What you are asked to do —
Which lines of the listing below contain the word "shrub"? Copy out each of them.

Data extract —
•••••

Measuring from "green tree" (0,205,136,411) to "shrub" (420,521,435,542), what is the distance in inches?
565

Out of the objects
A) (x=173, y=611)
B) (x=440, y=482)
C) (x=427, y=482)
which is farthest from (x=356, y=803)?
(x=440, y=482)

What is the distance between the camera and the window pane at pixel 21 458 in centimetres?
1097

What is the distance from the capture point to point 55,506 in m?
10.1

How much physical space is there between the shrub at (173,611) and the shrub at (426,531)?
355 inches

•••••

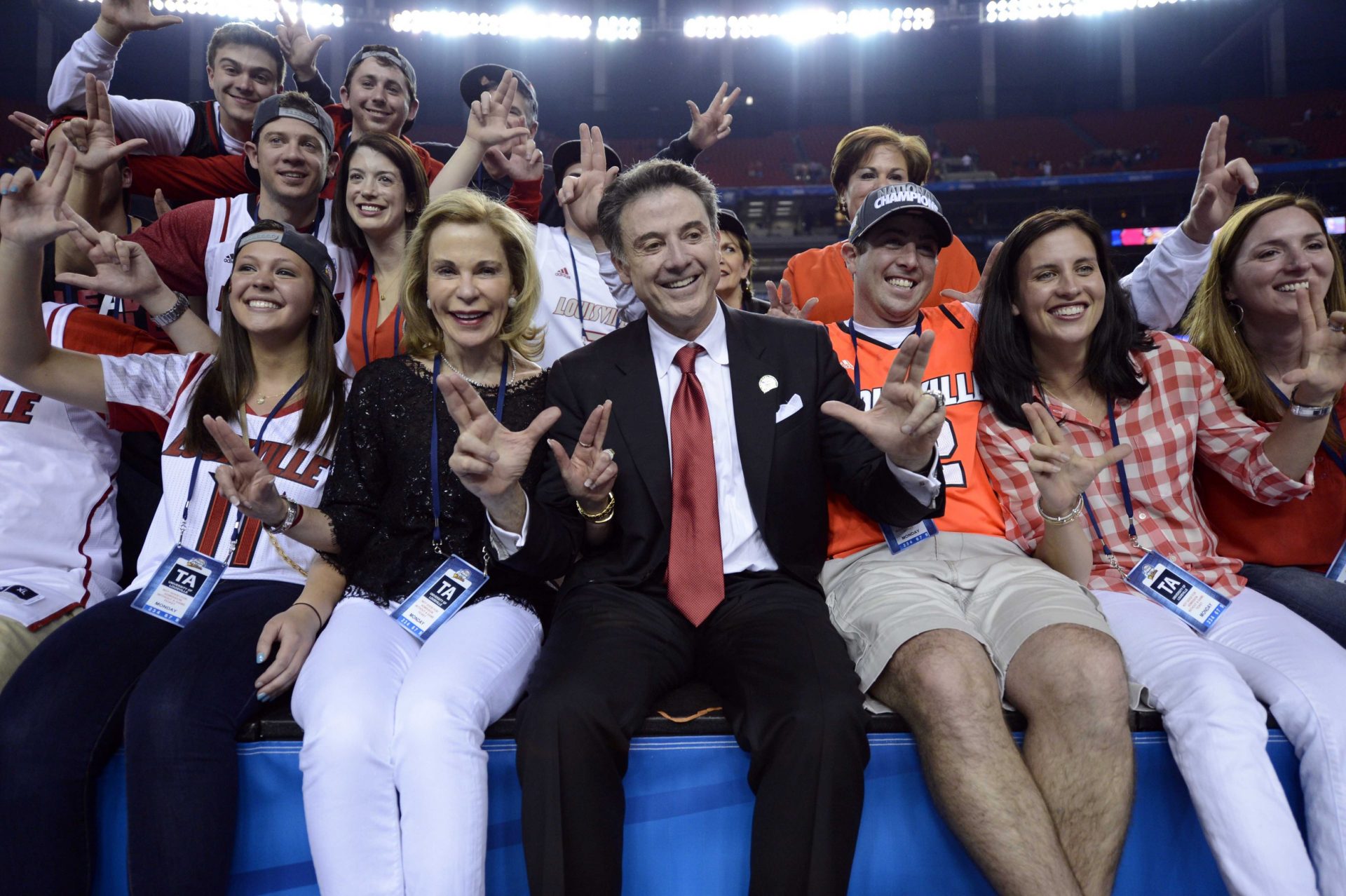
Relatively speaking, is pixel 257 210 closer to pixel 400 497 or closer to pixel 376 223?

•••••

The reply —
Measuring from "green tree" (0,205,136,411) to "shrub" (420,521,435,542), what is the distance in inches?
How much physical space is there between the shrub at (173,611) and the shrub at (426,531)?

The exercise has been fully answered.